A legal group that specializes in issues relating to religious liberty said it would consider taking legal action against a Colorado public school district if the school board decides to introduce creationism into its science classes.

Americans United for Separation of Church and State said it will consider suing the Liberty School District in Joes, Colo., if the school opts to teach creationism when it meets to vote on the issue Tuesday.

The five-member board, which represents a school of about 100 students in a farm community on the eastern plains of Colorado, is contemplating a proposal by Rev. Douglas Sanford, a school board member who is also a Baptist minister.

Sanford called for the adoption of a new policy called "Creation Science/Evolution Science Education" that would require the district to give "balanced treatment" between evolution and creationism in science classes.

"We didn't want to teach religion - I am opposed to teaching religion in school - all we wanted to do was to bring in some information about creation science," Sanford told

"By 'creation science' I do not mean teaching God, I do not mean teaching Adam and Eve, I do not mean teaching any of those things, but I mean to teach that instead of everything happening by chance, that there was design to our universe, to our world, to our human body."

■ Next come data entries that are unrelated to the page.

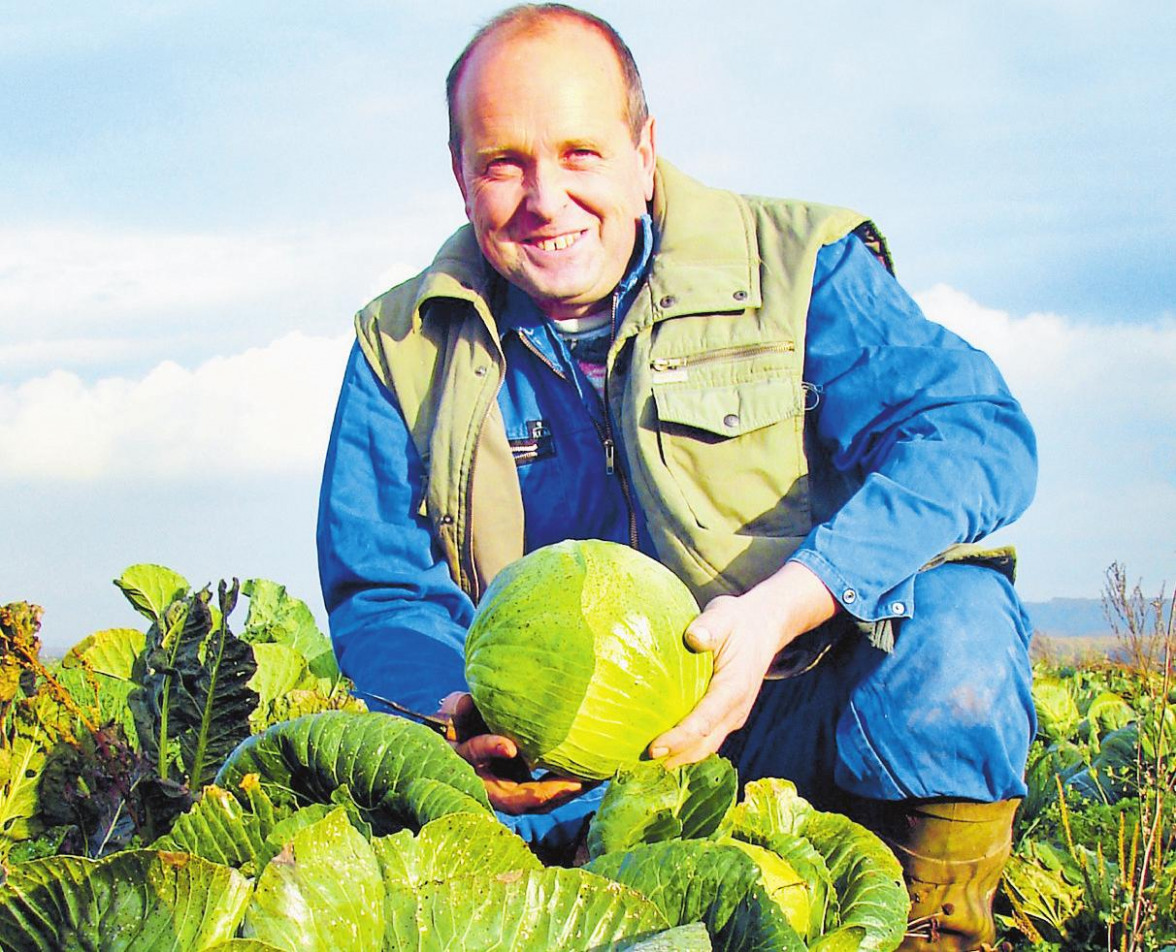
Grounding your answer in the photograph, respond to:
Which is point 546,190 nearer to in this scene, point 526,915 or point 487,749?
point 487,749

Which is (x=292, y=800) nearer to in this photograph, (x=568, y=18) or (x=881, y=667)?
(x=881, y=667)

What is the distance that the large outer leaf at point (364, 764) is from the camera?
7.45 feet

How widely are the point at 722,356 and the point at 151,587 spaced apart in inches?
79.7

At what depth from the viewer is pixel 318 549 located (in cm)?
405

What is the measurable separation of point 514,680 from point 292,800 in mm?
541

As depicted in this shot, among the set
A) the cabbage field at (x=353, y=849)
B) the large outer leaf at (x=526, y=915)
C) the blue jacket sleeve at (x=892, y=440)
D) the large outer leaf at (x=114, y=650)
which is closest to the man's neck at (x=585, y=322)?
the blue jacket sleeve at (x=892, y=440)

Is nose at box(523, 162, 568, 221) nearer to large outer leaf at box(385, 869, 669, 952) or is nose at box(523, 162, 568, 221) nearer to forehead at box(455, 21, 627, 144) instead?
forehead at box(455, 21, 627, 144)

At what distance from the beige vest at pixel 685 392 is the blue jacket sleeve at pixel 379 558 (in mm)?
79

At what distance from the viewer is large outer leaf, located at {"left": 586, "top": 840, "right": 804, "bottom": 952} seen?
6.47ft

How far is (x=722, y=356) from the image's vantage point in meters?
3.67

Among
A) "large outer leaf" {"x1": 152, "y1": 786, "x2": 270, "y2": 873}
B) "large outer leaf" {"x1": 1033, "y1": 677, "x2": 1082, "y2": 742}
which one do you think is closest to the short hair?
"large outer leaf" {"x1": 152, "y1": 786, "x2": 270, "y2": 873}

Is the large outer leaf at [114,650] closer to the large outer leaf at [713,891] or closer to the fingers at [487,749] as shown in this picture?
the fingers at [487,749]

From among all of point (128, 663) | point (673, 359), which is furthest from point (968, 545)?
point (128, 663)

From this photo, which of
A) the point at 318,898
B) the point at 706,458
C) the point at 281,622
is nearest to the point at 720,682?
the point at 706,458
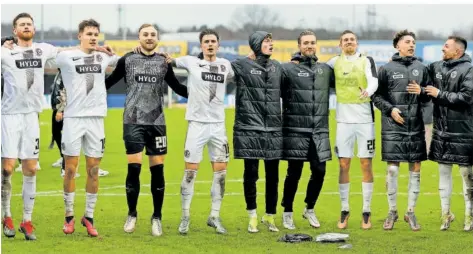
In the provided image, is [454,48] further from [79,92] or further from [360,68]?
[79,92]

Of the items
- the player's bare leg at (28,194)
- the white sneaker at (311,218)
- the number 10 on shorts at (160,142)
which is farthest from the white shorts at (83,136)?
the white sneaker at (311,218)

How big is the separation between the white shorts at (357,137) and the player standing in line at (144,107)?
2305mm

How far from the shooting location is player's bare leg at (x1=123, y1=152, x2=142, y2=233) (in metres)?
12.2

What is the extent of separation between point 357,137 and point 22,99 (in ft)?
13.9

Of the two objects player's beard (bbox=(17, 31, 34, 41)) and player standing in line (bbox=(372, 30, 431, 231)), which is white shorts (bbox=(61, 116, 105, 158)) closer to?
player's beard (bbox=(17, 31, 34, 41))

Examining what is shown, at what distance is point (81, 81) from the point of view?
11.9 metres

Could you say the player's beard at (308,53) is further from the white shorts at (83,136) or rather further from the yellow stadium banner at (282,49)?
the yellow stadium banner at (282,49)

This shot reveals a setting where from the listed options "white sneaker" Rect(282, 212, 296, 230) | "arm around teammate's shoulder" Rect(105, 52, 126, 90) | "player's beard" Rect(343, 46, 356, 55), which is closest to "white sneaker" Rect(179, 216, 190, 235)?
"white sneaker" Rect(282, 212, 296, 230)

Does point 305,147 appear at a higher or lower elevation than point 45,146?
higher

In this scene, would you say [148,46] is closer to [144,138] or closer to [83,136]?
[144,138]

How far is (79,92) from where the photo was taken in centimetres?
1190

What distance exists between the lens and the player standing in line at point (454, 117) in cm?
1254

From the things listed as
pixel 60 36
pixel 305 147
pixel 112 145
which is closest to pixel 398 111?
pixel 305 147

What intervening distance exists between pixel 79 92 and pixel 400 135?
3994mm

But attorneys for Americans United say the policy is patently unconstitutional and if enacted, will almost certainly bring about litigation.

Steve Benen, a spokesman for the group, said the theory of evolution is more than a "hunch" or a series of "assumptions," but rather is an explanation of natural phenomena built on testable observations and hypotheses.

The suggestion that creationism and evolution are somehow equal because they're both "theories" is to make a mockery of science, he said.

"That is not an accurate reflection of what theories are in the scientific community," Benen said.

"There is as much evidence to support the theory of evolution as there is the theory of gravity, and we're not teaching kids in public schools that maybe gravity is true and maybe gravity isn't true, it's only a theory," he argued.

Moreover, opponents of the teaching of creationism as science have the law on their side, Benen said.

The U.S. Supreme Court ruled in 1968 that a 1929 Arkansas statute prohibiting the teaching of evolution was unconstitutional. In 1987, the Court ruled unconstitutional a 1981 Louisiana "balanced treatment" law requiring the teaching of creation "science" in public schools whenever evolution is taught.

But Sanford argued that the Supreme Court also ruled that "'teaching a variety of scientific theories about the origins of mankind to schoolchildren might be done with the clear, secular intent of enhancing the effectiveness of science instruction.'"

"Our intent is to teach science," Sanford said. "It specifically says in our policy, 'no Bible will be used.' We're not teaching any religion."

As a possible alternative to teaching creationism in science classes, critics have suggested that schools should examine incorporating different religious approaches to life's origins in comparative religion class, or a social studies class.

At issue in Colorado is a science class teaching non-scientific principles, Benen said.

Sanford said, however, the Joes school was too small with too few resources to set up additional classes.